Rhino / Rhinoceros: Experimental Cinema and the Migrant Condition
- Author(s): Greene, Shelleen
- et al.
Published Web Locationhttps://doi.org/10.5070/C382038024
This essay examines two films by Kevin Jerome Everson: Rhinoceros (2013) and Rhino (2017). Rhinoceros is an imagined staging of the last speech of the first Duke of Florence, Alessandro de’ Medici (1510-1537), also known as the first black European head of state due to his mixed Italian and African ancestry. For de’ Medici’s speech, Rhinoceros uses one of the last communiqués of Mummar al-Gaddafi, then recently deposed as head of the Libyan state by the Arab Spring. Once staunchly anti-imperialist, Gaddafi’s last years were marked by new political and economic relations with Western nations, notably the 2008 “friendship treaty” orchestrated with then Prime Minister Silvio Berlusconi.
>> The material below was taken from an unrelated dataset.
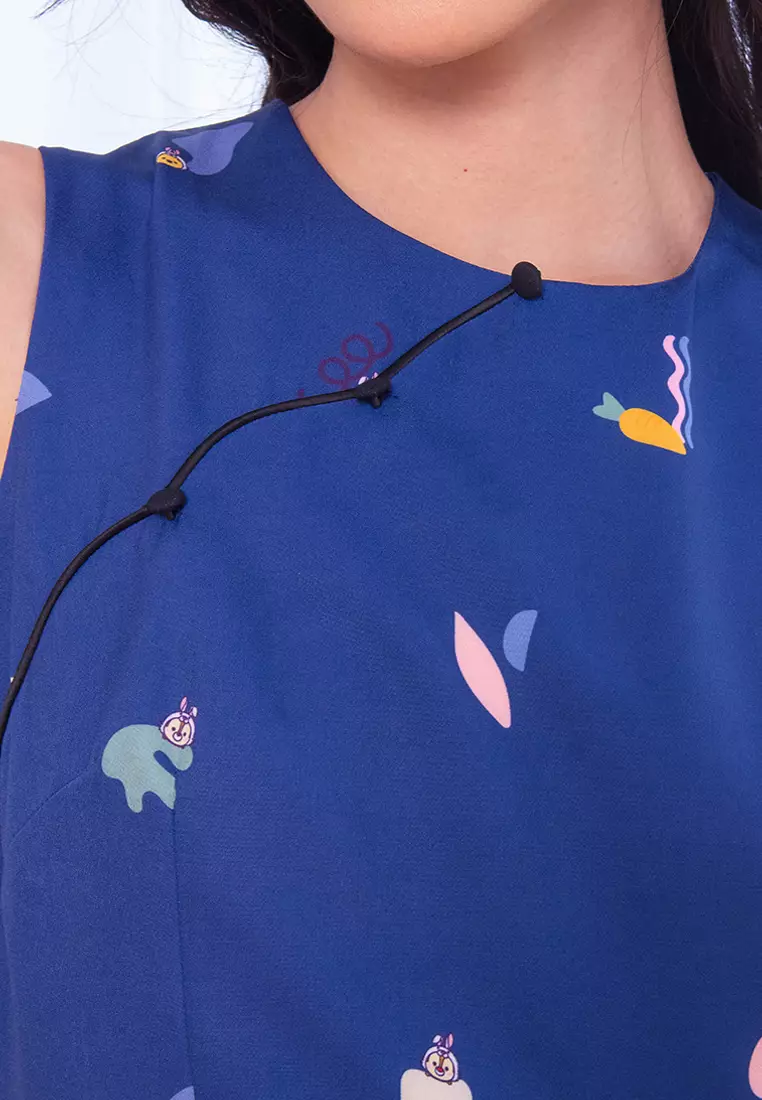 L'zzie DISNEY X LZZIE TSUM TSUM BUNNY DETACHABLE COLLAR CHEONGSAM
By having de’ Medici speak the words of one of the most polarizing African leaders of the last forty years, Rhinoceros merges the politics of early modern Italy with the country’s colonial legacies in north and east Africa. Rhino imagines the final days leading up to Duke Alessandro’s 1537 assassination, with de’ Medici’s narrative told alongside interviews with African migrants in present-day Florence. In Rhino, the historic presence of Africans within the Italian peninsula is paralleled to contemporary African migration to Italy. I argue Rhinoceros and Rhino not only reveal the ironies of postcolonial Italy at the beginning of the 21st century, but also participates in the construction of the archive of Black Italy.